§ EXERCISE:
Write out exactly the first lines of the listing, ending on the line that contains "genus: Madoqua".

§ LISTED ENTRIES:
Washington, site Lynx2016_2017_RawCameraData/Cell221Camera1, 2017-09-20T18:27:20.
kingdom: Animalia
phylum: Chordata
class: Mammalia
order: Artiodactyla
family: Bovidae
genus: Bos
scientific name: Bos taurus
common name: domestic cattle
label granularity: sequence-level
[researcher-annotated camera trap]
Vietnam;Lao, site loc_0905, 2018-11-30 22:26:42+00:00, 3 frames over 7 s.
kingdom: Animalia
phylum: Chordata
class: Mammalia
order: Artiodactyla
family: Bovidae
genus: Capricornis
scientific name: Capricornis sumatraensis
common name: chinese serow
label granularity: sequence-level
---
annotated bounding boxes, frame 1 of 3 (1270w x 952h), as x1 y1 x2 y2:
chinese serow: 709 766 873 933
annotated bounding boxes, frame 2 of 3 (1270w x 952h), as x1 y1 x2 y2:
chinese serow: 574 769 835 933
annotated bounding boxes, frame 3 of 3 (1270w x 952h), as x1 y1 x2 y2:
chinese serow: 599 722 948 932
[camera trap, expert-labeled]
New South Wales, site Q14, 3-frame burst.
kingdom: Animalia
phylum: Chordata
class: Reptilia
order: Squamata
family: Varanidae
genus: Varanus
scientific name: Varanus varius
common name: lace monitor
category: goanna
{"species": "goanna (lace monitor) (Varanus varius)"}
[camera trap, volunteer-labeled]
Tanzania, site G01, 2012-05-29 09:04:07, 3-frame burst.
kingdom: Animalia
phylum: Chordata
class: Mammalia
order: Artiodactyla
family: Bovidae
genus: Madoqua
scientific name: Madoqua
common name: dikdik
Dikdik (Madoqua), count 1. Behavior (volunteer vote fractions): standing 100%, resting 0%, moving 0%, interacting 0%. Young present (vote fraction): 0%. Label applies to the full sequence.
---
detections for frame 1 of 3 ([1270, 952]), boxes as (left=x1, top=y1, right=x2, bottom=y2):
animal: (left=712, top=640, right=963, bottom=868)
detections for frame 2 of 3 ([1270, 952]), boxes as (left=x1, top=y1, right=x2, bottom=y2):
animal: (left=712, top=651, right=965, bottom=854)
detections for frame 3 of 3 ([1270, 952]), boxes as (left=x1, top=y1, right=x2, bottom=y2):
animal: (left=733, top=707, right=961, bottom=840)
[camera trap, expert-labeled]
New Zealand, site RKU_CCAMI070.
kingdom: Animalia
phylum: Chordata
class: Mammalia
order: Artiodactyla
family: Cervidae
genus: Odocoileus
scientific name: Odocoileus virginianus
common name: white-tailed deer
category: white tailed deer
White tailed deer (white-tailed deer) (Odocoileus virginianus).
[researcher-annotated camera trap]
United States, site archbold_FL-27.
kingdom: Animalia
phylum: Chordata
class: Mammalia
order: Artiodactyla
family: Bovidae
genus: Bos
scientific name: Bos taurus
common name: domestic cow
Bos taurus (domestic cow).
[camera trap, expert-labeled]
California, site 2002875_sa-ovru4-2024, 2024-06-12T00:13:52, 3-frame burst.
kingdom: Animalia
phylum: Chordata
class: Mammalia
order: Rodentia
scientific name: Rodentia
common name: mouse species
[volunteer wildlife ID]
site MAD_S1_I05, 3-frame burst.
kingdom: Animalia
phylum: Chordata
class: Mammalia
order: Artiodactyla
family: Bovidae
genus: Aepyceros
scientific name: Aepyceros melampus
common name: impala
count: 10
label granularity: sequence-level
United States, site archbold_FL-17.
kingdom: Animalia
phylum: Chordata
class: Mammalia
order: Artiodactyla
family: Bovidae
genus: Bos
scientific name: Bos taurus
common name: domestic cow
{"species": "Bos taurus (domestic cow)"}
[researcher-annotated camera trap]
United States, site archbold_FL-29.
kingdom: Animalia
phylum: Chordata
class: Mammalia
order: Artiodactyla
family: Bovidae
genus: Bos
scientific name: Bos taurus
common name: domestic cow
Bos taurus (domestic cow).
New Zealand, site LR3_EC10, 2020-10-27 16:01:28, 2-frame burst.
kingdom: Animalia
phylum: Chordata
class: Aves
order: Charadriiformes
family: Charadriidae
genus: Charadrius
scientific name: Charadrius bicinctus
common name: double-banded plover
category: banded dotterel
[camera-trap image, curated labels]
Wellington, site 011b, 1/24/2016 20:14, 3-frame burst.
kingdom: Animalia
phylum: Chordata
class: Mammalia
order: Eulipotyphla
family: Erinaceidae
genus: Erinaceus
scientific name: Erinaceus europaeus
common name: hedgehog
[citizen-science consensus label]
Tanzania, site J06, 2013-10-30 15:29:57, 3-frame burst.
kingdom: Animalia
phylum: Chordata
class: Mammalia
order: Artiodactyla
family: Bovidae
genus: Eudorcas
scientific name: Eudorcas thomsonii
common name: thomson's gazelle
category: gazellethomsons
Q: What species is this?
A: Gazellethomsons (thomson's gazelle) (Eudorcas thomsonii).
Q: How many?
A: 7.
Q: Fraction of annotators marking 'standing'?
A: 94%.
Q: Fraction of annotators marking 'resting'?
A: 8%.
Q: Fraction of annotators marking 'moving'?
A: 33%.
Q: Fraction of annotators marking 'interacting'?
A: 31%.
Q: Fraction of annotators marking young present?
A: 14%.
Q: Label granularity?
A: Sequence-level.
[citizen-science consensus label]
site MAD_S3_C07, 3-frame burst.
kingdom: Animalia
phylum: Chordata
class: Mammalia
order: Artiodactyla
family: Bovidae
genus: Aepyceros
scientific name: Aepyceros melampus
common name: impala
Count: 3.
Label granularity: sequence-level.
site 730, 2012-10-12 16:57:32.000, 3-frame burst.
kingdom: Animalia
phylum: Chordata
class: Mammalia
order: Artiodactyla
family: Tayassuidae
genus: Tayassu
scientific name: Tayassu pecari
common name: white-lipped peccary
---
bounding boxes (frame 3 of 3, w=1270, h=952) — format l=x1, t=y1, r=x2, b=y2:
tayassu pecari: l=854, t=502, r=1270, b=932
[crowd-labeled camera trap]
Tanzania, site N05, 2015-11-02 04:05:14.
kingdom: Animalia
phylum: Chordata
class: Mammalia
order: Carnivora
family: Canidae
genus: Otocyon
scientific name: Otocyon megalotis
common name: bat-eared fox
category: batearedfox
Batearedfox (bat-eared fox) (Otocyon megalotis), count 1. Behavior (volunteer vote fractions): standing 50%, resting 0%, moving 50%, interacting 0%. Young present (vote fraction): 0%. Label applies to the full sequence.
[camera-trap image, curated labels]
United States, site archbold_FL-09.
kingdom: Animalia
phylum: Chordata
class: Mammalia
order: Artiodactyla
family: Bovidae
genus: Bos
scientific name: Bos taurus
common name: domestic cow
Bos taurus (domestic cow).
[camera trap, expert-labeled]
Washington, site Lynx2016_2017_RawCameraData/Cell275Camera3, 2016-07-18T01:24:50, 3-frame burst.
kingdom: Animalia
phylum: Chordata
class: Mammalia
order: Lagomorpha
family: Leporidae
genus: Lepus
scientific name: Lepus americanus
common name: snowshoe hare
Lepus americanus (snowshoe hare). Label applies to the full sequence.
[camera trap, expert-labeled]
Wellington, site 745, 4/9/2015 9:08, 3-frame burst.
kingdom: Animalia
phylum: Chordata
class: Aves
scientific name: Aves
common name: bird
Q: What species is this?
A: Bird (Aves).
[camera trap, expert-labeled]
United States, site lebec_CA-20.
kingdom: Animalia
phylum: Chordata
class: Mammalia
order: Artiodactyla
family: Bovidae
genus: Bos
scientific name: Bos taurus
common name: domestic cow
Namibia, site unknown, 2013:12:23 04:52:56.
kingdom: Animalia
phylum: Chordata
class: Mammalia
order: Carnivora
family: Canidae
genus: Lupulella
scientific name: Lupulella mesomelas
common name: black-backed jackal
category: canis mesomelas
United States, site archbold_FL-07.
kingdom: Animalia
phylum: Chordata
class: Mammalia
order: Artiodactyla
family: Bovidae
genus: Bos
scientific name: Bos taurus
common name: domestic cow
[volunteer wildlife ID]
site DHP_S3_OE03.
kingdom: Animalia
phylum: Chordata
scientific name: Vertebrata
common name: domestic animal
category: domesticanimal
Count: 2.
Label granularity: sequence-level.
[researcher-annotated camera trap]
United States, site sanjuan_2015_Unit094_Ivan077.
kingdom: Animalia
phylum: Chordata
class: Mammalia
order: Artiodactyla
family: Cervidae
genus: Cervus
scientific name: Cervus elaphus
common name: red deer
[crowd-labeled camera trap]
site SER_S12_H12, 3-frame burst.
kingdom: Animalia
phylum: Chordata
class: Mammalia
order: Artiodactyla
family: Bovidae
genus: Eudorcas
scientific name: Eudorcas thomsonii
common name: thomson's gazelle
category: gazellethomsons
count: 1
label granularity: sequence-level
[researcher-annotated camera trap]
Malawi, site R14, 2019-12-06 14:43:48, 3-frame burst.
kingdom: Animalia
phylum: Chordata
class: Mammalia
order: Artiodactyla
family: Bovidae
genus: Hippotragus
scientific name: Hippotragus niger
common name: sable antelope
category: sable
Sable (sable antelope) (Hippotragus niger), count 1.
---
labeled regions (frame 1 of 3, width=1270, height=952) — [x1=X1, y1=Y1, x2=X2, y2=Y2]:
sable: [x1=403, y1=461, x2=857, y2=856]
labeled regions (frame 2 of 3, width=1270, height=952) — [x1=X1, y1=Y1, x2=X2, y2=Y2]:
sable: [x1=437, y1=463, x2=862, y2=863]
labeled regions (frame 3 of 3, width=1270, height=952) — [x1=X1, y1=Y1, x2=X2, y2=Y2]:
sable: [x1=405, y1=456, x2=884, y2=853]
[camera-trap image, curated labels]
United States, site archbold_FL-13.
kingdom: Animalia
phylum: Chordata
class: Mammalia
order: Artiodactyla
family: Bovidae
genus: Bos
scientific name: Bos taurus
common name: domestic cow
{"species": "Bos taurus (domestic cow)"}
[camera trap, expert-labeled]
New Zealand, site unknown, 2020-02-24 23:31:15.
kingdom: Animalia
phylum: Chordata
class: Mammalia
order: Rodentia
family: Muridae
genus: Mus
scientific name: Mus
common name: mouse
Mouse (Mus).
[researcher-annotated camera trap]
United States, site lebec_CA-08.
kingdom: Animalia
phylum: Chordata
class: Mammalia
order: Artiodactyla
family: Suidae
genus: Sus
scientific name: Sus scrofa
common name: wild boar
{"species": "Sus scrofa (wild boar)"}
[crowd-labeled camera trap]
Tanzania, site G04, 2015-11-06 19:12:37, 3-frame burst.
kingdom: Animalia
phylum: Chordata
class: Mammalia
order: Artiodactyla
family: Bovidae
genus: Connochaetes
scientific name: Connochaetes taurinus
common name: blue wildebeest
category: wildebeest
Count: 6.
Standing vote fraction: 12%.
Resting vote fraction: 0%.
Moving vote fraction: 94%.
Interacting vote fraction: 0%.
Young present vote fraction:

§ TASK RESPONSE:
Washington, site Lynx2016_2017_RawCameraData/Cell221Camera1, 2017-09-20T18:27:20.
kingdom: Animalia
phylum: Chordata
class: Mammalia
order: Artiodactyla
family: Bovidae
genus: Bos
scientific name: Bos taurus
common name: domestic cattle
label granularity: sequence-level
[researcher-annotated camera trap]
Vietnam;Lao, site loc_0905, 2018-11-30 22:26:42+00:00, 3 frames over 7 s.
kingdom: Animalia
phylum: Chordata
class: Mammalia
order: Artiodactyla
family: Bovidae
genus: Capricornis
scientific name: Capricornis sumatraensis
common name: chinese serow
label granularity: sequence-level
---
annotated bounding boxes, frame 1 of 3 (1270w x 952h), as x1 y1 x2 y2:
chinese serow: 709 766 873 933
annotated bounding boxes, frame 2 of 3 (1270w x 952h), as x1 y1 x2 y2:
chinese serow: 574 769 835 933
annotated bounding boxes, frame 3 of 3 (1270w x 952h), as x1 y1 x2 y2:
chinese serow: 599 722 948 932
[camera trap, expert-labeled]
New South Wales, site Q14, 3-frame burst.
kingdom: Animalia
phylum: Chordata
class: Reptilia
order: Squamata
family: Varanidae
genus: Varanus
scientific name: Varanus varius
common name: lace monitor
category: goanna
{"species": "goanna (lace monitor) (Varanus varius)"}
[camera trap, volunteer-labeled]
Tanzania, site G01, 2012-05-29 09:04:07, 3-frame burst.
kingdom: Animalia
phylum: Chordata
class: Mammalia
order: Artiodactyla
family: Bovidae
genus: Madoqua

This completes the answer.